A common mistake in naturalists’ pursuit for beauty is the tendency to overemphasize on hyped products. This limits the ability to explore the existence of other products that have the potential for similar or unmatched strengths. Certainly, this is the case for tamanu oil, prickly pearl seed oil and blackstrap molasses among others. Although these products are fairly unknown, they have the potential to offer multiple solutions to variety of beauty needs. Specifically, tamanu oil benefits are vast and extensive. They touch on almost all areas of beauty and beyond.
The origin of tamanu oil traces back to the Calophyllum inophyllum L. or Ati tree of the Guttiferae family. This is a plant that is found in the South Pacific and Indian Ocean regions in countries such as Madagascar, Sri Lanka, Northern Australia, Malaysia and Samoa. It also goes by the names kamani, balltree, Indian-laurell, bitaog, red poon, Indian daamba oiltree, fetau and kananu.
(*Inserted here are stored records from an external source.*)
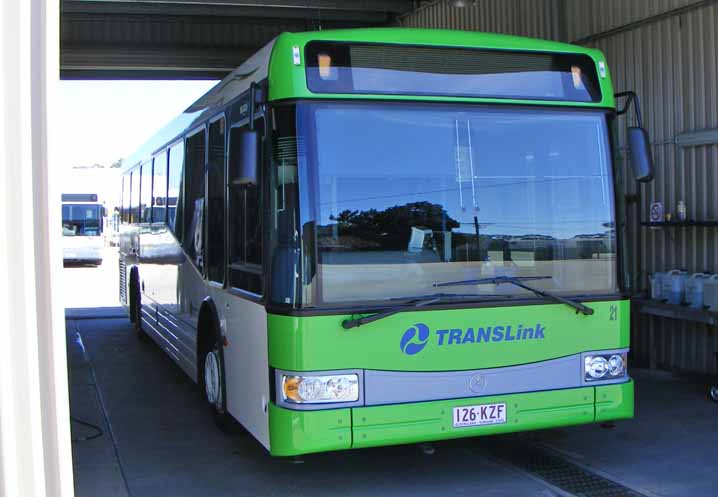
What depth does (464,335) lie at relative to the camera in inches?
206

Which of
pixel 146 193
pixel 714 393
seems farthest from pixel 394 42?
pixel 146 193

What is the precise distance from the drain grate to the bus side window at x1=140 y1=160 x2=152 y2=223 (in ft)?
19.2

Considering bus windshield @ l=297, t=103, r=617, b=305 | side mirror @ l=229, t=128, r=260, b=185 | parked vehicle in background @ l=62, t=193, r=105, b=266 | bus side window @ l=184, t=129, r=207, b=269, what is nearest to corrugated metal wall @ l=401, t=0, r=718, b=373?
→ bus windshield @ l=297, t=103, r=617, b=305

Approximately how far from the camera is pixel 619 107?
9938 mm

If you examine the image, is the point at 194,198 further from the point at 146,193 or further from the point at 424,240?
the point at 146,193

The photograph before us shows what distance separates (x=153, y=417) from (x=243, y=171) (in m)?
3.74

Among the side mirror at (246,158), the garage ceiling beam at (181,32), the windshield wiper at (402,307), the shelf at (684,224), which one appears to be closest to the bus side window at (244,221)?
the side mirror at (246,158)

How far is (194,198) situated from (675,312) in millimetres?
4773

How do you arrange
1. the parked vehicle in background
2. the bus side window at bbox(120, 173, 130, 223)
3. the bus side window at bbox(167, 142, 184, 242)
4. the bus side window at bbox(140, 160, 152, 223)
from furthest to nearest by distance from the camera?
1. the parked vehicle in background
2. the bus side window at bbox(120, 173, 130, 223)
3. the bus side window at bbox(140, 160, 152, 223)
4. the bus side window at bbox(167, 142, 184, 242)

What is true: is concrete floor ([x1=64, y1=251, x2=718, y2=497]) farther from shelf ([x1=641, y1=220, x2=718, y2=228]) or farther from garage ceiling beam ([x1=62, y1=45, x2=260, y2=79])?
garage ceiling beam ([x1=62, y1=45, x2=260, y2=79])

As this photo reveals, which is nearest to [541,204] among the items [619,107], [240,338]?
[240,338]

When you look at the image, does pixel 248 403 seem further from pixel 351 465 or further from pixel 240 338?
pixel 351 465

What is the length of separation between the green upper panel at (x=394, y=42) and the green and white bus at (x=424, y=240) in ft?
0.03

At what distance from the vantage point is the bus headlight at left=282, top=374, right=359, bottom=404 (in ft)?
16.1
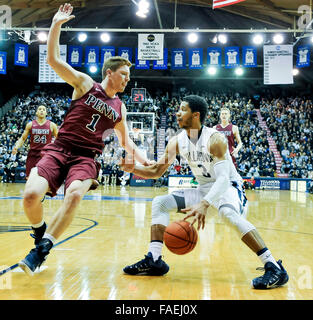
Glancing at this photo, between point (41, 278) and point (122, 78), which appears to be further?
point (122, 78)

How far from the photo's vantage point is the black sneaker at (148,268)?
10.9 ft

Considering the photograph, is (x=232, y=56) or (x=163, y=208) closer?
(x=163, y=208)

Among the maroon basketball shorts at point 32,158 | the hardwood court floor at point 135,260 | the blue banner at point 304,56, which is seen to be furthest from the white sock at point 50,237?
the blue banner at point 304,56

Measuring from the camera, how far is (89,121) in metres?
3.55

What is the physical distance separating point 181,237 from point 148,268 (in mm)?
490

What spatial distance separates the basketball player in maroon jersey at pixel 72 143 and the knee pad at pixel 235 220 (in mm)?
1073

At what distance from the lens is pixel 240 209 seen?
11.1 feet

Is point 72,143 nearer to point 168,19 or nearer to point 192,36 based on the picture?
point 192,36

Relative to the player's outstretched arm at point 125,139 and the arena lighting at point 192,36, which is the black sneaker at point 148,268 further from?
the arena lighting at point 192,36

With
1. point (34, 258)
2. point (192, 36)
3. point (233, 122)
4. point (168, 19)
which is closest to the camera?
point (34, 258)

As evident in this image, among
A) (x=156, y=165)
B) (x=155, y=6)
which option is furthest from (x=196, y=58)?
(x=156, y=165)
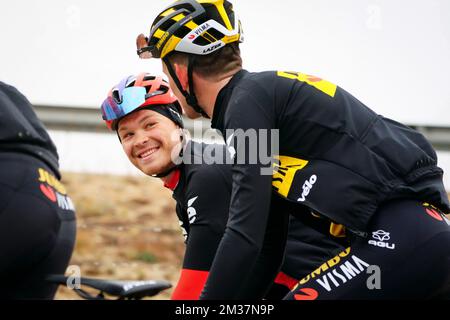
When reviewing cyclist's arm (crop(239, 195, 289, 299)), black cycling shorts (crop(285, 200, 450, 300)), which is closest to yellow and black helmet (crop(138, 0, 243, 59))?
cyclist's arm (crop(239, 195, 289, 299))

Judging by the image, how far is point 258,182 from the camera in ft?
11.9

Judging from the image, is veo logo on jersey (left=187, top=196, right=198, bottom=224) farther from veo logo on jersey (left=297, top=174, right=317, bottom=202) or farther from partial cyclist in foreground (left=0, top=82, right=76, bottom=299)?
veo logo on jersey (left=297, top=174, right=317, bottom=202)

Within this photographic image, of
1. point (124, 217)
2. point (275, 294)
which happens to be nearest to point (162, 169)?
point (275, 294)

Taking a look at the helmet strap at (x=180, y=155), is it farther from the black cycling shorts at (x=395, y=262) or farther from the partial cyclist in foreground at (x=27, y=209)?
the black cycling shorts at (x=395, y=262)

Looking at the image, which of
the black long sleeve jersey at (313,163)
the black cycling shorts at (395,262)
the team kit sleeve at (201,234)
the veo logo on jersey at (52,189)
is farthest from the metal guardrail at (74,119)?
the black cycling shorts at (395,262)

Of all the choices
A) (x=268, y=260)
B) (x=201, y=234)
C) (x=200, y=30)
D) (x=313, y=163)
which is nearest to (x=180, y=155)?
(x=201, y=234)

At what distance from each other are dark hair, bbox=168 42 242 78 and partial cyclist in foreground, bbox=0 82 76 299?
30.2 inches

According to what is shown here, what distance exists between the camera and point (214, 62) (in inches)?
158

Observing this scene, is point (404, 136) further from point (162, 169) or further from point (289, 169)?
point (162, 169)

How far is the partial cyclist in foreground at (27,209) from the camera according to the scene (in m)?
3.87

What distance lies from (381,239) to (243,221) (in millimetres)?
565

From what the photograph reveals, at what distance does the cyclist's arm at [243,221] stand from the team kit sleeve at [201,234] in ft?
2.81

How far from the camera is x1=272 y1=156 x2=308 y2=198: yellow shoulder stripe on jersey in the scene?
377 cm

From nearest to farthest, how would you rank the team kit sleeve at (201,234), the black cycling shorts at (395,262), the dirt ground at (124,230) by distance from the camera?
the black cycling shorts at (395,262)
the team kit sleeve at (201,234)
the dirt ground at (124,230)
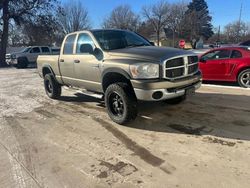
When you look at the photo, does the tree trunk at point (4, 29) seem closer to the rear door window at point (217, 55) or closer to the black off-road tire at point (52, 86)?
the black off-road tire at point (52, 86)

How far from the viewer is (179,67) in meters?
5.14

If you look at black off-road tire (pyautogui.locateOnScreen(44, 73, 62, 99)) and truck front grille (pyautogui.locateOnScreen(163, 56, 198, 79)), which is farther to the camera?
black off-road tire (pyautogui.locateOnScreen(44, 73, 62, 99))

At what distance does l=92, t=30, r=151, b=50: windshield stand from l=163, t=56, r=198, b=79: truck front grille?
1.33 meters

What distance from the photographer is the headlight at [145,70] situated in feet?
15.8

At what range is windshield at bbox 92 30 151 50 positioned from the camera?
592 cm

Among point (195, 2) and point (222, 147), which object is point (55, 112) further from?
point (195, 2)

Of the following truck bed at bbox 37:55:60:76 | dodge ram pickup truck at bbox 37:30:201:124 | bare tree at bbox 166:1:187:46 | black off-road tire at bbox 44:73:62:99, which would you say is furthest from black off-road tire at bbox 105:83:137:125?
bare tree at bbox 166:1:187:46

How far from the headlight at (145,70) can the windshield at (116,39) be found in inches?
47.1

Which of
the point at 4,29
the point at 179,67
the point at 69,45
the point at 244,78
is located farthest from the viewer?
the point at 4,29

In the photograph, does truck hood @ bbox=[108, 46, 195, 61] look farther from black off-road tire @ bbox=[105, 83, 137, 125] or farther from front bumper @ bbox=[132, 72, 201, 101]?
black off-road tire @ bbox=[105, 83, 137, 125]

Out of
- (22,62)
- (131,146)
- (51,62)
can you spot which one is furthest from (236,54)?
(22,62)

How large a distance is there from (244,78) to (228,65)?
674mm

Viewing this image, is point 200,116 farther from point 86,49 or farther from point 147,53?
point 86,49

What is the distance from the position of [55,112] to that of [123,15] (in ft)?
204
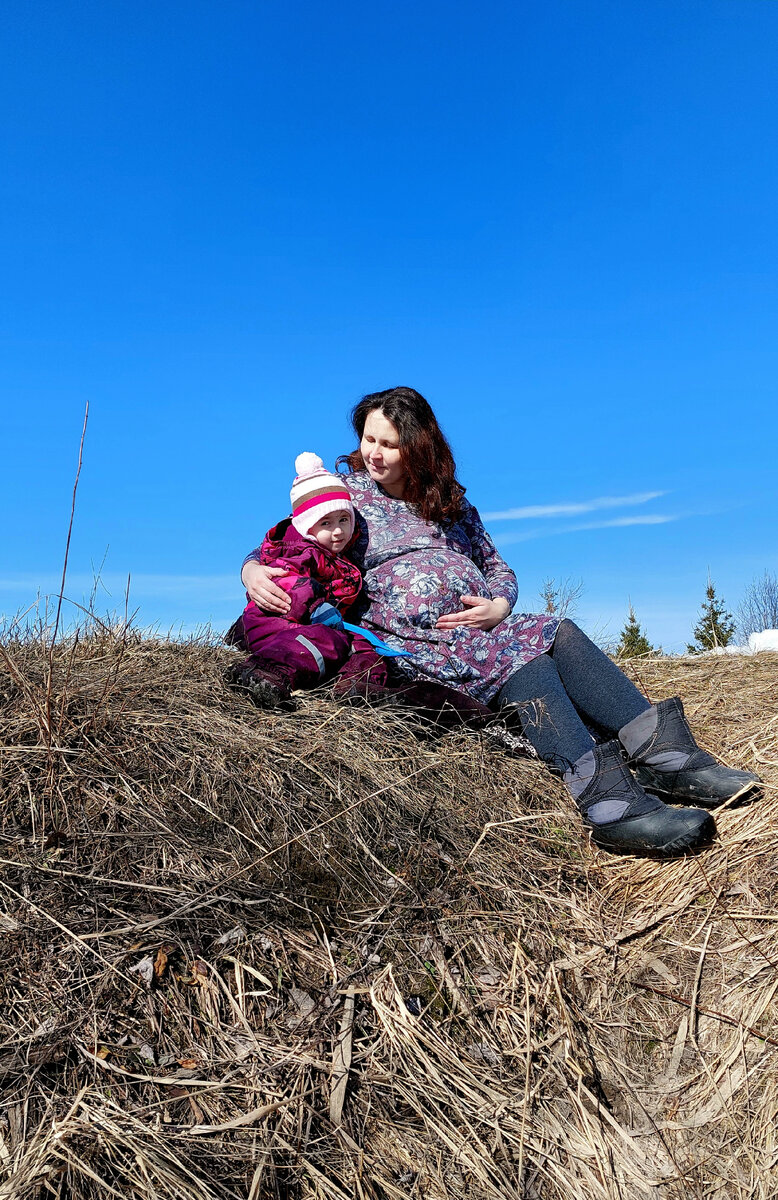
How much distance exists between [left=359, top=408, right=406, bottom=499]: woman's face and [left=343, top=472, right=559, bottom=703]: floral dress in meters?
0.10

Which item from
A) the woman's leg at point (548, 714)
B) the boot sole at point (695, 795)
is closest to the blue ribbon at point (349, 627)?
the woman's leg at point (548, 714)

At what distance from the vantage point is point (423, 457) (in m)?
4.36

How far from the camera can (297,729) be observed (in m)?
3.12

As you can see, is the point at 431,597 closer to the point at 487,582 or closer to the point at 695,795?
the point at 487,582

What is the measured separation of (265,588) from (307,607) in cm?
21

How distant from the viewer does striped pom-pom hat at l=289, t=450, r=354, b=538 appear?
3.88 meters

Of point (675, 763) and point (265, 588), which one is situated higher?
point (265, 588)

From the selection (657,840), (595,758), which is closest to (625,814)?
(657,840)

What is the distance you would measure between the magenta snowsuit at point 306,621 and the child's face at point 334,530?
39 mm

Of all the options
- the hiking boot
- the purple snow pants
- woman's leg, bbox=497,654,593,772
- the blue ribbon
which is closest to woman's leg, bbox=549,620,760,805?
woman's leg, bbox=497,654,593,772

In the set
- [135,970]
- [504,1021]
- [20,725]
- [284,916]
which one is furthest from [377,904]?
[20,725]

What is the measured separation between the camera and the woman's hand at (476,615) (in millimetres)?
3988

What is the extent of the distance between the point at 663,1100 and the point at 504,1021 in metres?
0.52

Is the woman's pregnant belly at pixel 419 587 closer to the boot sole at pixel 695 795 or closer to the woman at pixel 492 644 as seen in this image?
the woman at pixel 492 644
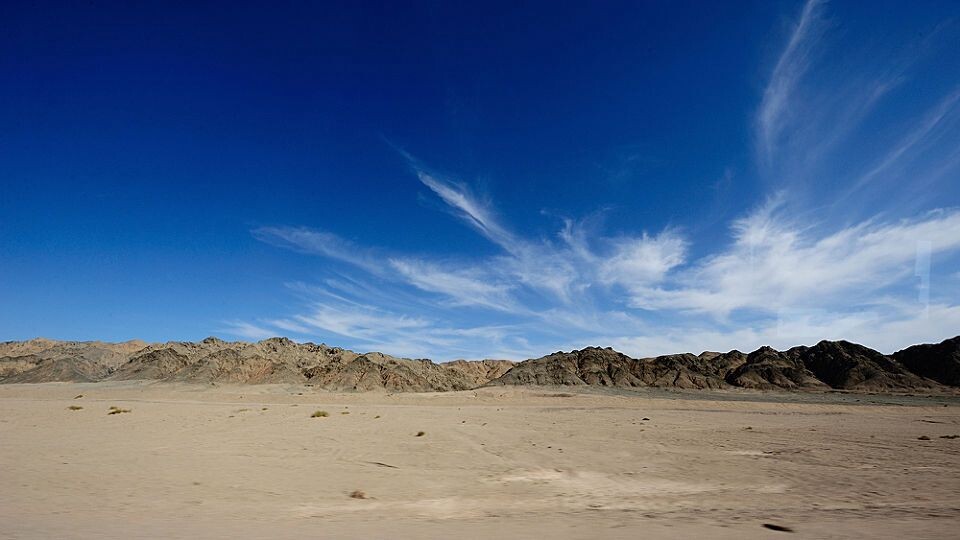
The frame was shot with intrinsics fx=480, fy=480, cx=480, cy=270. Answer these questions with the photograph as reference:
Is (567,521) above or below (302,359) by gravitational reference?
below

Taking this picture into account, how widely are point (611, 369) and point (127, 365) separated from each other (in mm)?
125823

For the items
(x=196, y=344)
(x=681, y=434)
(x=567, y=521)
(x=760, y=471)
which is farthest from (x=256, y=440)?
(x=196, y=344)

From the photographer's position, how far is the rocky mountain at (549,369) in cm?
11069

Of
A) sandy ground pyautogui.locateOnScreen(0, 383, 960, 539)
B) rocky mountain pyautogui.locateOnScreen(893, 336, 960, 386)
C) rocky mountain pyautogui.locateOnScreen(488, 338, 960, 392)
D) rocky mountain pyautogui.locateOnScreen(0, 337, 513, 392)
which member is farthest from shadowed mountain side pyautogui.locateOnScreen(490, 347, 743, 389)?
sandy ground pyautogui.locateOnScreen(0, 383, 960, 539)

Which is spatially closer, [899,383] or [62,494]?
[62,494]

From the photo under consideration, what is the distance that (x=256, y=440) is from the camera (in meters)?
16.1

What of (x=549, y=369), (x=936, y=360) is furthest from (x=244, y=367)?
(x=936, y=360)

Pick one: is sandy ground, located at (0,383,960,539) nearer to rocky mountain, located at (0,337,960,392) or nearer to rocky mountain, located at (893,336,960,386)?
rocky mountain, located at (0,337,960,392)

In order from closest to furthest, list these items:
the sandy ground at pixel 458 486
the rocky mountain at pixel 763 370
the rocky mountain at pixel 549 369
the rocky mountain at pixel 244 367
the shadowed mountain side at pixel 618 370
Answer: the sandy ground at pixel 458 486 < the rocky mountain at pixel 244 367 < the rocky mountain at pixel 549 369 < the rocky mountain at pixel 763 370 < the shadowed mountain side at pixel 618 370

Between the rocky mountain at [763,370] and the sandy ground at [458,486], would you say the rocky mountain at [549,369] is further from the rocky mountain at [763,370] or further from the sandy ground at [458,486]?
the sandy ground at [458,486]

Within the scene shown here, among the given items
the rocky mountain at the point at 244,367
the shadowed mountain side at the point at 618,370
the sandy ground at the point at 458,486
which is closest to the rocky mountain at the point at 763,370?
the shadowed mountain side at the point at 618,370

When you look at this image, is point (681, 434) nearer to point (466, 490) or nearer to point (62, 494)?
point (466, 490)

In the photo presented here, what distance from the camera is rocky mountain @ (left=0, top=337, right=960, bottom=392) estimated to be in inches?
4358

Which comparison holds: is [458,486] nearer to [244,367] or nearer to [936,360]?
[244,367]
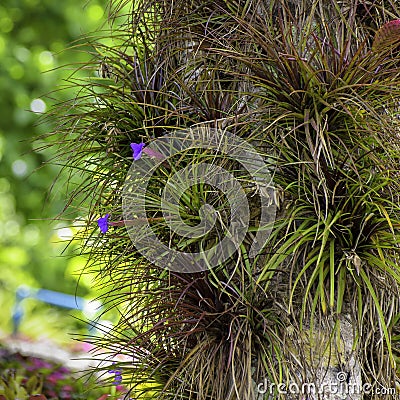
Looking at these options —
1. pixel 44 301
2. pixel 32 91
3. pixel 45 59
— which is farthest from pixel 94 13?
pixel 44 301

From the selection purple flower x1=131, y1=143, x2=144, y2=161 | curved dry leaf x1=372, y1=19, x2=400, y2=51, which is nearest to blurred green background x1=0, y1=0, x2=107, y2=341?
purple flower x1=131, y1=143, x2=144, y2=161

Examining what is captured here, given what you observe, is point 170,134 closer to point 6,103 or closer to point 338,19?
point 338,19

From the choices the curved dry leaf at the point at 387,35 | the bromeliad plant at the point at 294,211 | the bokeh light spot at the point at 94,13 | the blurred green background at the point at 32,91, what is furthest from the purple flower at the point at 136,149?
the bokeh light spot at the point at 94,13

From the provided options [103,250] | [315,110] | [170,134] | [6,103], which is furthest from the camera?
[6,103]

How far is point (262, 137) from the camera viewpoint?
Answer: 0.97 meters

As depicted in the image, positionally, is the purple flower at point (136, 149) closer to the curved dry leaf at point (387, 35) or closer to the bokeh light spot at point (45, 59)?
the curved dry leaf at point (387, 35)

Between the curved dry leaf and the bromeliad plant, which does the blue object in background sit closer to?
the bromeliad plant

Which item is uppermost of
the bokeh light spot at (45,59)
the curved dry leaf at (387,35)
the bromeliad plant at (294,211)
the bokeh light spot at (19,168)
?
the bokeh light spot at (45,59)

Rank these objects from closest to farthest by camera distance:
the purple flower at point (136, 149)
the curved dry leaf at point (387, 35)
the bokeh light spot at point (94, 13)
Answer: the curved dry leaf at point (387, 35) → the purple flower at point (136, 149) → the bokeh light spot at point (94, 13)

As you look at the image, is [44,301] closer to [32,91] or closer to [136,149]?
[32,91]

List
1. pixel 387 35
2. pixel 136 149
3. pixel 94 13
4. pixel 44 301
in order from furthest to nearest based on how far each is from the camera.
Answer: pixel 44 301 < pixel 94 13 < pixel 136 149 < pixel 387 35

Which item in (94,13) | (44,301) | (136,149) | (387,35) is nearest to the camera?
(387,35)

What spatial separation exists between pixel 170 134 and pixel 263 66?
19cm

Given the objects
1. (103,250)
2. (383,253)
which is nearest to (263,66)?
(383,253)
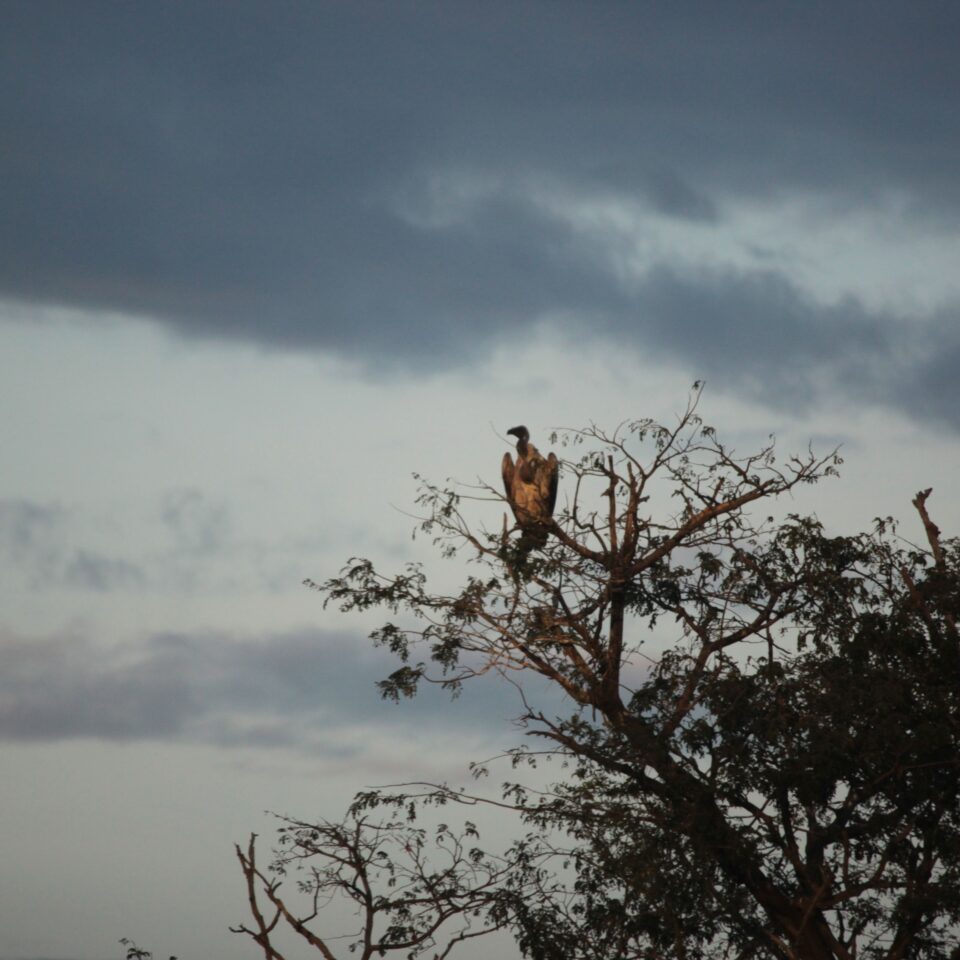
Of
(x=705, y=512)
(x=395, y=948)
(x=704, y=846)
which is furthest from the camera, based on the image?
(x=705, y=512)

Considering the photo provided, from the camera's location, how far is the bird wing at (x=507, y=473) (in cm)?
1923

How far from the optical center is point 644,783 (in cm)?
1509

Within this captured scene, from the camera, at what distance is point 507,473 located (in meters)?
19.5

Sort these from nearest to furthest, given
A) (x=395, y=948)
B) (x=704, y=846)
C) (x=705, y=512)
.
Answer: (x=395, y=948)
(x=704, y=846)
(x=705, y=512)

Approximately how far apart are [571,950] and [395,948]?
2.89 metres

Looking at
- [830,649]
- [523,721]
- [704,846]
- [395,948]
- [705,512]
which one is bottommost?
[395,948]

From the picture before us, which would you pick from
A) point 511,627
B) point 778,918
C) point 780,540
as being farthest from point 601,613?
point 778,918

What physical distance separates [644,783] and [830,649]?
8.67 ft

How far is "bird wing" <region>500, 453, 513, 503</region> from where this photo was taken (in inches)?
757

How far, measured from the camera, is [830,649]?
16094mm

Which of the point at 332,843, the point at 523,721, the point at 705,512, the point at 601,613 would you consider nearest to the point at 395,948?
the point at 332,843

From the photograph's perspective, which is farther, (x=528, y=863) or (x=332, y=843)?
(x=528, y=863)

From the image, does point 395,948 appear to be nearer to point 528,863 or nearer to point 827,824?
point 528,863

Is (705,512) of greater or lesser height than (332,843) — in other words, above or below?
above
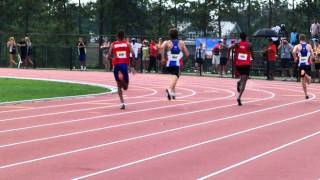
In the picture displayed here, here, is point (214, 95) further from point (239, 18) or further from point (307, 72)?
point (239, 18)

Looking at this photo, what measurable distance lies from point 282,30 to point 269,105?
17.7 meters

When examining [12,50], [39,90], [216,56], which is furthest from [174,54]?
[12,50]

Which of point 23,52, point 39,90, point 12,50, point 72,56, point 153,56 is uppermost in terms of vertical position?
point 12,50

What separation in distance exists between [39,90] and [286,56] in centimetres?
1359

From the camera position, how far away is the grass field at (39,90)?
20719 mm

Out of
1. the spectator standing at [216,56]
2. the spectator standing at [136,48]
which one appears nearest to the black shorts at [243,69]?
the spectator standing at [216,56]

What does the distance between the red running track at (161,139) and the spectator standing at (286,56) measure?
1254cm

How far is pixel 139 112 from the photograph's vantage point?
16859 mm

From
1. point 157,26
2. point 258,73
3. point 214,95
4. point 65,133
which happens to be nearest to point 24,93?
point 214,95

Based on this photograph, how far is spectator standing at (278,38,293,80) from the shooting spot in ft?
108

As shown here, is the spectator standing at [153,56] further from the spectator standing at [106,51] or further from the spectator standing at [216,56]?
the spectator standing at [216,56]

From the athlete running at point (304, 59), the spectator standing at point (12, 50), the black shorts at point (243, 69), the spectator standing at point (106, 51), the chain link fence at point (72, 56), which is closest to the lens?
the black shorts at point (243, 69)

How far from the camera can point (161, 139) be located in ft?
39.8

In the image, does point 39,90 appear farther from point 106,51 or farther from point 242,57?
point 106,51
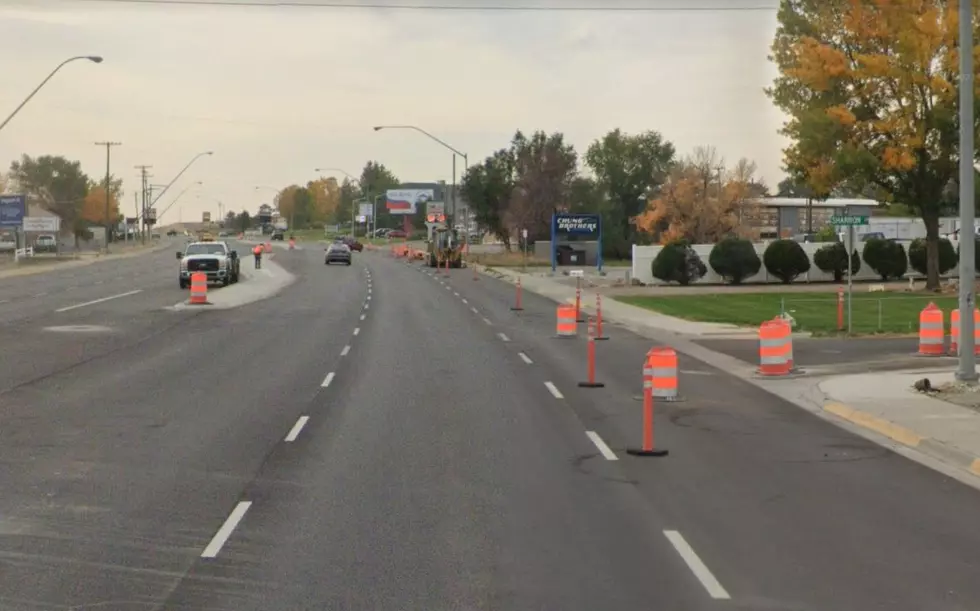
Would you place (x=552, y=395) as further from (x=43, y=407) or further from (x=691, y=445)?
(x=43, y=407)

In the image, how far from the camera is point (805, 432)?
52.7 ft

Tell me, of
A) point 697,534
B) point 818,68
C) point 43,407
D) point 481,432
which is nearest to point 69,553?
point 697,534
The tamanu tree is tall (up to 30 meters) with low branches and oval shaped leaves that have rich green color and shinny appearance. Its limbs spread widely whereas the tree trunk is characterized by noticeable thickness and darkish brown and grey barks. The buds produce tiny white and yellow blossoms that are highly aromatic.
Evidence from the regions where the tree is found shows that it is prolific along coastlines but can also grow in inlands that are characteristic of sandy and salty soils.
The cosmetology potential of the plant was first discovered many years ago by French researchers in their search for a leprosy cure. They were able to determine that oil obtained from the fruity part of the tree is rich in components that possess the ability to treat some skin conditions through topical application.
Other traditional accounts show that parts such as leaves, barks and roots were also incorporated in a wide range of uses that primarily focused on topical application.